— Start of INPUT MATERIAL —

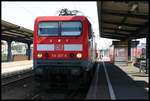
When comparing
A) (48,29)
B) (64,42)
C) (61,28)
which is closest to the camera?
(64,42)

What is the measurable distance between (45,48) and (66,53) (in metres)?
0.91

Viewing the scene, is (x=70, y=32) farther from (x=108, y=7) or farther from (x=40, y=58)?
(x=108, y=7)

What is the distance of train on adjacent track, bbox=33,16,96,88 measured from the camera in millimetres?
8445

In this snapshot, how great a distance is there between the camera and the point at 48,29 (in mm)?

— End of INPUT MATERIAL —
— Start of INPUT MATERIAL —

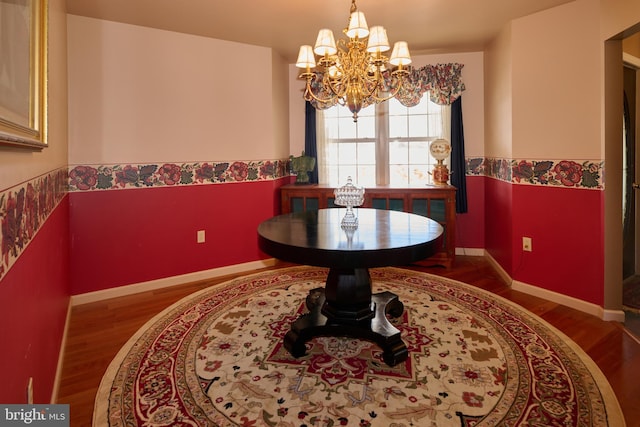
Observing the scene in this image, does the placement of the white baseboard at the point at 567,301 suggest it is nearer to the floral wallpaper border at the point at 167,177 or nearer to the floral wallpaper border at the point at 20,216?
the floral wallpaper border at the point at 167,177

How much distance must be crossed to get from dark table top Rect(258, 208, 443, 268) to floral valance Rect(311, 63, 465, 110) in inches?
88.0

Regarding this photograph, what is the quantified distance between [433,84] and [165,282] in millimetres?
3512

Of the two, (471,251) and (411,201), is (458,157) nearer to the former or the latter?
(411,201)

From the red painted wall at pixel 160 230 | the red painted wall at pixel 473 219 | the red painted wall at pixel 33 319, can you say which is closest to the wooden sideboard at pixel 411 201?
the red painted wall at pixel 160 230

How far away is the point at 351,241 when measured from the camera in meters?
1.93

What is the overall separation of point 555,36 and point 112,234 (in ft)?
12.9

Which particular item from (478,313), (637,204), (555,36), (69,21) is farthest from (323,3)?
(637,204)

— End of INPUT MATERIAL —

→ TASK DESCRIPTION: Count the lines in the rows above that contain the word "camera", and give only that number.

→ EXPECTED ANSWER: 4